■ WORK TO BE COMPLETED: In the entries that follow, identify the line containing "Given [745,393], would" and return it together with all later lines, exactly as they appear.

Stored dataset items
--------------------

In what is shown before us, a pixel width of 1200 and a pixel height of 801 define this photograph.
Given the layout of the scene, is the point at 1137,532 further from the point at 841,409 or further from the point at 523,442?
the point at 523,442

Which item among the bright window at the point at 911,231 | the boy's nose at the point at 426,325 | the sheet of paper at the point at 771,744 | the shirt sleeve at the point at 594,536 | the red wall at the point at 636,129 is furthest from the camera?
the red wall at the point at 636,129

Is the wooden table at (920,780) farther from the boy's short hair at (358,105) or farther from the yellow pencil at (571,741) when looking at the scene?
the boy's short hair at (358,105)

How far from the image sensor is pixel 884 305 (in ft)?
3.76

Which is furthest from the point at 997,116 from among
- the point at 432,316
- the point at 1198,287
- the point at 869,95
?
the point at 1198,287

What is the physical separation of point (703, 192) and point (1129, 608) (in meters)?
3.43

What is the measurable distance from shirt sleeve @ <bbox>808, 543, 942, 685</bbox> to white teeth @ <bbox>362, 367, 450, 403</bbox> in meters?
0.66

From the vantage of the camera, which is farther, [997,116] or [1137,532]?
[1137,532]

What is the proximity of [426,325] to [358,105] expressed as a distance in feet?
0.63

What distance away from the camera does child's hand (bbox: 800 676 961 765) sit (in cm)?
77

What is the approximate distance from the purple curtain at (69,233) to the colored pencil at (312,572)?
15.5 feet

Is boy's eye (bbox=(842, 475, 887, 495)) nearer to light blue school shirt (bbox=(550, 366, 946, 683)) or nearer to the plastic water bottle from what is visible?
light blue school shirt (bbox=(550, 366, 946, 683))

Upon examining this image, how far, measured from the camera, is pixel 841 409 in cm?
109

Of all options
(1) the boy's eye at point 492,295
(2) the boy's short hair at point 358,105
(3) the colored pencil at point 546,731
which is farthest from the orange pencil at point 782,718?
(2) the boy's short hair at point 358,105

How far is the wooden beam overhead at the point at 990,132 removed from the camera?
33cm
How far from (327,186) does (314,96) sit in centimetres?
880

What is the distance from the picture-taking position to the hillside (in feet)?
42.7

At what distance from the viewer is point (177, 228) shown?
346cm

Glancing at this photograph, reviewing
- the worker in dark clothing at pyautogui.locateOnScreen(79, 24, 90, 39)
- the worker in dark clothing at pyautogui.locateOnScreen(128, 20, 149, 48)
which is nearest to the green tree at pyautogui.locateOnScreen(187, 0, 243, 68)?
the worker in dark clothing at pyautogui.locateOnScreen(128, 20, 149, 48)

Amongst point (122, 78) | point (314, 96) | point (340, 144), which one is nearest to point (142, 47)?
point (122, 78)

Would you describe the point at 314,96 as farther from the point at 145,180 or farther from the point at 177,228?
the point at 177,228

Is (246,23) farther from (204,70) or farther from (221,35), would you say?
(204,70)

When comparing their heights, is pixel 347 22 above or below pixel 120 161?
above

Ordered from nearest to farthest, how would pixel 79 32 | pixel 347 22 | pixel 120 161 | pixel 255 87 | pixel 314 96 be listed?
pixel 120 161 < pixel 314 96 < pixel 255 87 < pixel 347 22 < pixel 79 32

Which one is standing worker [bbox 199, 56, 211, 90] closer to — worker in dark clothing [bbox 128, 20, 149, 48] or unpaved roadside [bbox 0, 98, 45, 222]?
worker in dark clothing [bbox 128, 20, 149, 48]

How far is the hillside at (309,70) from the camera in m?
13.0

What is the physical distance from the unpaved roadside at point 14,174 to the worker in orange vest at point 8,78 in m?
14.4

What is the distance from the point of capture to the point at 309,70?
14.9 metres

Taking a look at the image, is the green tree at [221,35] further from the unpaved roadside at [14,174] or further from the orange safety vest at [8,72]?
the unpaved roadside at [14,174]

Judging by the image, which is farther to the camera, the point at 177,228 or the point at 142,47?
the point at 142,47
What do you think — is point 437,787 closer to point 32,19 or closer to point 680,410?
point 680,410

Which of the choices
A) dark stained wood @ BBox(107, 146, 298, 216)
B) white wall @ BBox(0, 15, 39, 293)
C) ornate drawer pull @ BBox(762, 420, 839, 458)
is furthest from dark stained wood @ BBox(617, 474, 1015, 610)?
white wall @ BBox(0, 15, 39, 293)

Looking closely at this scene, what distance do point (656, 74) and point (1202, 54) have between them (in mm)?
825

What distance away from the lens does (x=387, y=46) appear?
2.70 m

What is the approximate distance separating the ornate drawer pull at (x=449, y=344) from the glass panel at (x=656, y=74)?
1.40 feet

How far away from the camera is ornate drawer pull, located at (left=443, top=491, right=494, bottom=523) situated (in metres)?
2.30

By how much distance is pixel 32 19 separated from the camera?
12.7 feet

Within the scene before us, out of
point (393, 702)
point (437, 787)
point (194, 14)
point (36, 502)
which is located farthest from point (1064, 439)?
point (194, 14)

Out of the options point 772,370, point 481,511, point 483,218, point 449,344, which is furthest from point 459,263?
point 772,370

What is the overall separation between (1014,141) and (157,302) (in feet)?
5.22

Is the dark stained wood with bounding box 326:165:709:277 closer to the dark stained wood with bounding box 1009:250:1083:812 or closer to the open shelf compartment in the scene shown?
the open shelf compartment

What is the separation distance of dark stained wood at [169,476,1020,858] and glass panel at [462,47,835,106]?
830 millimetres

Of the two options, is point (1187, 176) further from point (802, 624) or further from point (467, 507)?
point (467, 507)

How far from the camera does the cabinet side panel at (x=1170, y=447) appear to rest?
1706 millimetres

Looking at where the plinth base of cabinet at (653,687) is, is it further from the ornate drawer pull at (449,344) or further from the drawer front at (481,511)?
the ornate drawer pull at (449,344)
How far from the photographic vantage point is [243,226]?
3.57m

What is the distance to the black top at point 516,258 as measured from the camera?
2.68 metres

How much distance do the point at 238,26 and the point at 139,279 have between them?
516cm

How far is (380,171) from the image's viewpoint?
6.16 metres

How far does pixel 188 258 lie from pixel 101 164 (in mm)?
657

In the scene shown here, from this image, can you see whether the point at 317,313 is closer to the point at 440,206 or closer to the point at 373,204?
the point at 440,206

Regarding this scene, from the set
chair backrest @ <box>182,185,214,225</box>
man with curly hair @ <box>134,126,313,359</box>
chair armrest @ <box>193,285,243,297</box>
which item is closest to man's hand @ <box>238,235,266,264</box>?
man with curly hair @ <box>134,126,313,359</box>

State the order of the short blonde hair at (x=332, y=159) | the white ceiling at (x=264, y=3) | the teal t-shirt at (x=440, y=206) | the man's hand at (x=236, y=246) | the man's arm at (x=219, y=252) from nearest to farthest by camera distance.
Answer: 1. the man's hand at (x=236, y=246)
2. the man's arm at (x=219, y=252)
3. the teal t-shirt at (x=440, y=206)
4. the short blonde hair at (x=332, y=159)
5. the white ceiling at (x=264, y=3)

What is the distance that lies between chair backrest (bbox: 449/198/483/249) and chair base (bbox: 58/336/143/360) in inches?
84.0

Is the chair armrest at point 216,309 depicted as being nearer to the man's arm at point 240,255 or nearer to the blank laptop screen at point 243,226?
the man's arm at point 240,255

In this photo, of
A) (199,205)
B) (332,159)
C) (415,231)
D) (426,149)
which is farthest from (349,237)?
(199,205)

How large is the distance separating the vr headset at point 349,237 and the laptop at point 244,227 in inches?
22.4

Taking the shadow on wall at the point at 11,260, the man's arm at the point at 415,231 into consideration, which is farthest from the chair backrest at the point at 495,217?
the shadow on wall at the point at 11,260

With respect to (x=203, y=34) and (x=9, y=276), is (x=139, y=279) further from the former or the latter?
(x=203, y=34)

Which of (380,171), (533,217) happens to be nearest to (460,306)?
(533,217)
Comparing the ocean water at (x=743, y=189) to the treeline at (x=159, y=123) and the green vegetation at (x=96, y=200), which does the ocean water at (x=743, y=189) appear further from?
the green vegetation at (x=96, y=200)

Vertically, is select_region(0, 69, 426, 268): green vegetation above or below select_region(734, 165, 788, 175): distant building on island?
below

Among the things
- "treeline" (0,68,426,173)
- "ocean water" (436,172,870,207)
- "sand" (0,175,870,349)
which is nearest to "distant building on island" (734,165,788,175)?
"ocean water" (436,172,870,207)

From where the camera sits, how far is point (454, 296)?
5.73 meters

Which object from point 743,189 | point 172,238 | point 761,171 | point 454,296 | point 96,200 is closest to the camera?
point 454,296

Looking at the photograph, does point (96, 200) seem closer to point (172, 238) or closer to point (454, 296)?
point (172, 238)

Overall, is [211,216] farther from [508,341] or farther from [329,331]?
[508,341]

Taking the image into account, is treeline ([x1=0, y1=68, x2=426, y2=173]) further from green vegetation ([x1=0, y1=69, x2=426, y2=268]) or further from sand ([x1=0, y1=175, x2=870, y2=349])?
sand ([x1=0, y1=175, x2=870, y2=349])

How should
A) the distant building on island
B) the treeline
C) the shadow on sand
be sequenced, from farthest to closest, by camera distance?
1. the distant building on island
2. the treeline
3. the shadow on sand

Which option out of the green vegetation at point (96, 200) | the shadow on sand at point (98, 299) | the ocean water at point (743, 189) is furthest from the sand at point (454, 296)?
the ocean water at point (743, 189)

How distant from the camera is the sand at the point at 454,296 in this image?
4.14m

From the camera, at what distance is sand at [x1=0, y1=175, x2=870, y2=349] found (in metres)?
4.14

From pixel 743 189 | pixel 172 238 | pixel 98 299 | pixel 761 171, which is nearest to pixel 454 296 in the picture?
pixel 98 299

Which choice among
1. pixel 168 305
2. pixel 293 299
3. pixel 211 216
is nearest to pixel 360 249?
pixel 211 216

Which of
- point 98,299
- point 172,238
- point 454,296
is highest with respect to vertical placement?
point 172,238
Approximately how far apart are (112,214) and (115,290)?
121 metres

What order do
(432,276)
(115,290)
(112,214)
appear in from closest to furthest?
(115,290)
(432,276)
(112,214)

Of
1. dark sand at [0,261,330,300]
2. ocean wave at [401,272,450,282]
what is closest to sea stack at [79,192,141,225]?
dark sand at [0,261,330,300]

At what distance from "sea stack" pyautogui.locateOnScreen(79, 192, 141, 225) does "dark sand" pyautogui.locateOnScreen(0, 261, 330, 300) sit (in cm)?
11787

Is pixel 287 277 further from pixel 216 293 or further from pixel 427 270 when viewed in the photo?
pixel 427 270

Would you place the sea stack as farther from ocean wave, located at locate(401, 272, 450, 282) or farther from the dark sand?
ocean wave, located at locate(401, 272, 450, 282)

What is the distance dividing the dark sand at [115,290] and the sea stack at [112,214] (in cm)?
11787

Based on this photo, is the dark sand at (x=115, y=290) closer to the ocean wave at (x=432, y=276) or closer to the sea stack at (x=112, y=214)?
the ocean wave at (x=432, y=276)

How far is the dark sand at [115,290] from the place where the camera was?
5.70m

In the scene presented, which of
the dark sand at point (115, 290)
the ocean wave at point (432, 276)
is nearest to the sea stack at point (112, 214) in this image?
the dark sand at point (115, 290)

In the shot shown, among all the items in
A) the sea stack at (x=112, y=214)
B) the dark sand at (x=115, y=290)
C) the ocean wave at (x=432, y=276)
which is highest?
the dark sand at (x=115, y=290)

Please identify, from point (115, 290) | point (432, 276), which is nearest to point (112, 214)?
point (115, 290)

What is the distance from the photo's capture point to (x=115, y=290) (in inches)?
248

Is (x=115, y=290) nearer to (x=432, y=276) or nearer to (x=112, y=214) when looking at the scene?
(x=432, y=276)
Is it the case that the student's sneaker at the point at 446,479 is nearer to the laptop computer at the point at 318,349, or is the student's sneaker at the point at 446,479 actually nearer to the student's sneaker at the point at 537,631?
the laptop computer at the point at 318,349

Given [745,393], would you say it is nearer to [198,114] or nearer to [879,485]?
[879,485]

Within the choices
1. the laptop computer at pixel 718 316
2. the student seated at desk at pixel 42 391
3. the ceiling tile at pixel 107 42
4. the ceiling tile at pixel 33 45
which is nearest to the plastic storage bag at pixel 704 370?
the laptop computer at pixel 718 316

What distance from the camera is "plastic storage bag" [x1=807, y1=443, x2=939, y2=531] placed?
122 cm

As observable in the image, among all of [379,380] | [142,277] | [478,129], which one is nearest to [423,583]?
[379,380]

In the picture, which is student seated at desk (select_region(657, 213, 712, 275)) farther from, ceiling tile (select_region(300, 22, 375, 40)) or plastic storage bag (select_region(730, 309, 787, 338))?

--------------------

■ COMPLETE OUTPUT:
Given [745,393], would you say it is nearer to [198,114] or nearer to [879,485]?
[879,485]

Within the choices
1. the laptop computer at pixel 718 316
2. the student seated at desk at pixel 42 391
3. the ceiling tile at pixel 107 42
4. the ceiling tile at pixel 33 45
which is nearest to the plastic storage bag at pixel 704 370?
the laptop computer at pixel 718 316

What distance from the camera is "plastic storage bag" [x1=807, y1=443, x2=939, y2=531] placed?
122 cm

As observable in the image, among all of [379,380] | [142,277] | [478,129], which one is nearest to [423,583]?
[379,380]

In the picture, which is student seated at desk (select_region(657, 213, 712, 275)) farther from, ceiling tile (select_region(300, 22, 375, 40)) or plastic storage bag (select_region(730, 309, 787, 338))?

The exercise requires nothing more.